*Deine Aufgaben*:
1/ Gib den Text über Peter Cohn von "Mit Ende 20" bis "tut er das?" wortgetreu wieder.
2/ Erkläre mit ein bis drei Sätzen aus dem Text über Peter Cohn, weshalb er mit sieben Jahren in Tel Aviv hinaufkletterte.
3/ Setze den Text über Peter Cohn im Anschluss an seinen letzten Satz fort.

*Auszug zum Lesen*:
Mit Ende 20 holte Peter Cohn an der Abendschule das Abitur nach. Mit Mitte 30 studierte er Medizin. Und heute, mit 75, öffnet er immer noch Montag bis Freitag seine Praxis. Warum tut er das?

Von Christina Hertel

Es ist fast 70 Jahre her, dass Peter Cohn die Angst vor dem Tod verlor. Mit sieben, so erzählt er, spazierte er durch die Straßen von Tel Aviv, sah ein Kupferkabel über einer Stromleitung hängen, dachte, er könne es zu Geld machen, kletterte hinauf. Die Erinnerung an diesen Moment muss stark sein, so lebendig erzählt er davon. Von dem Moment, in dem plötzlich alles schwarz war. Als er auf dem Boden lag, die Hände verbrannt, die Arme verbrannt, die Beine verbrannt. Und sein Geist, sagt er, stand in einem dunklen Tunnel, an dessen Ende ein helles Licht schien. Er erinnert sich noch heute daran, dass ihn Wärme umgab, dass er höchstes Glück fühlte, kurz darauf bitterste Enttäuschung. "Es ist noch nicht deine Zeit", habe eine Stimme gesagt. Dann hörte er, wie sein Vater ihn anschrie: "Du musst atmen!" Und Cohn atmete. Es habe ein halbes Jahr gedauert, bis er wieder in die Schule gehen konnte. Sogar das Sprechen habe er neu lernen müssen.

*Auszüge aus Daten*:
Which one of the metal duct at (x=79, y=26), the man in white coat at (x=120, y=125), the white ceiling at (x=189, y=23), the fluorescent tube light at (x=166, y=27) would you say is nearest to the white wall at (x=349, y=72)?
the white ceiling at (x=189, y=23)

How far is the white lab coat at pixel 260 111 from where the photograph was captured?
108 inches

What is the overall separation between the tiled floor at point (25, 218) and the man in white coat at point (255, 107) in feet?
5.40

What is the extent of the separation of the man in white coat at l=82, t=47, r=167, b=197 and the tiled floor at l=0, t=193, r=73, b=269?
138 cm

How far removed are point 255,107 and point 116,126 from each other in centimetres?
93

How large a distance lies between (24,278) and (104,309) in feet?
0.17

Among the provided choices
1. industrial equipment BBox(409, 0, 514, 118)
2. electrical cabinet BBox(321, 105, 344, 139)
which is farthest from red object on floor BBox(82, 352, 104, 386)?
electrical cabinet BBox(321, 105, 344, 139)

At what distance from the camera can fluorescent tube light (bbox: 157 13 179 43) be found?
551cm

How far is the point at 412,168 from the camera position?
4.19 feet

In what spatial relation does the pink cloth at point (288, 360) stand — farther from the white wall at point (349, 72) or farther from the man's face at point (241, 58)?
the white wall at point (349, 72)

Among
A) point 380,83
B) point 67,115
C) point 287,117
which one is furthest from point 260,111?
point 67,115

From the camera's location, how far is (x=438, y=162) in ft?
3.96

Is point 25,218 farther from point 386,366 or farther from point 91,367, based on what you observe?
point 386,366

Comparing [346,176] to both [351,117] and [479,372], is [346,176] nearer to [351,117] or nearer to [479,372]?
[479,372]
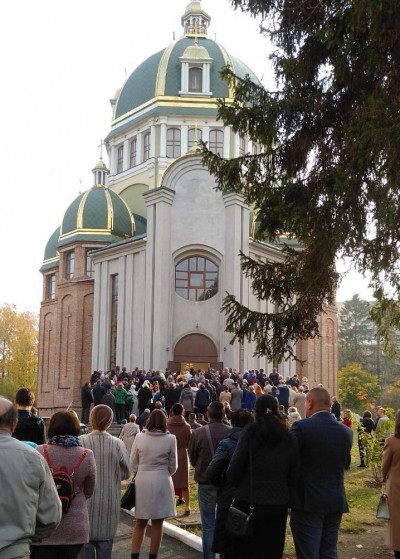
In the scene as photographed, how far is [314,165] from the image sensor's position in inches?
500

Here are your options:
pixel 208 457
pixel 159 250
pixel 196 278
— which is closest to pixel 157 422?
pixel 208 457

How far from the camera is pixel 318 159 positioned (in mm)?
12680

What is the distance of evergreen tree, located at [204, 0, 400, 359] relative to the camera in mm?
11070

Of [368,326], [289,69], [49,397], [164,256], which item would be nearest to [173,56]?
[164,256]

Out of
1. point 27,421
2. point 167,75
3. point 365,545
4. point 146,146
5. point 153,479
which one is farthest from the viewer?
point 146,146

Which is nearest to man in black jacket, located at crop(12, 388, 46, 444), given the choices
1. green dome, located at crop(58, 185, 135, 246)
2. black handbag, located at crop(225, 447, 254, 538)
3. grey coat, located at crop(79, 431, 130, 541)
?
grey coat, located at crop(79, 431, 130, 541)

*Ergebnisse je Aufgabe*:
1/
Mit Ende 20 holte Peter Cohn an der Abendschule das Abitur nach. Mit Mitte 30 studierte er Medizin. Und heute, mit 75, öffnet er immer noch Montag bis Freitag seine Praxis. Warum tut er das?

2/ Er sah ein Kupferkabel über einer Stromleitung hängen. Er dachte, er könne es zu Geld machen, und kletterte deshalb hinauf.

3/
Vielleicht geht man mit weniger Angst durchs Leben, wenn man weiß, dass am Ende ein Licht wartet. Und vielleicht trifft man radikaler Entscheidungen, wenn man so früh erfährt, wie schnell alles vorbei sein kann. Peter Cohn, 75, ein Mann mit blauen Augen, weißem Haar, Märchenonkelstimme, sagt, er glaube daran, dass ein Mensch sein Leben immer verändern kann, egal, wie alt er ist - wenn er wirklich will.

Cohn wuchs in Tel Aviv auf, seine Familie emigrierte in den Fünfzigerjahren nach Deutschland. Mit 14 machte er eine Lehre zum Fotografen. Mit Ende 20 holte er das Abitur an der Abendschule nach. Mit Mitte 30 studierte er Medizin - als Vater von fünf Kindern. Und heute mit 75 öffnet er immer noch Montag bis Freitag seine Praxis, arbeitet zehn, elf Stunden jeden Tag.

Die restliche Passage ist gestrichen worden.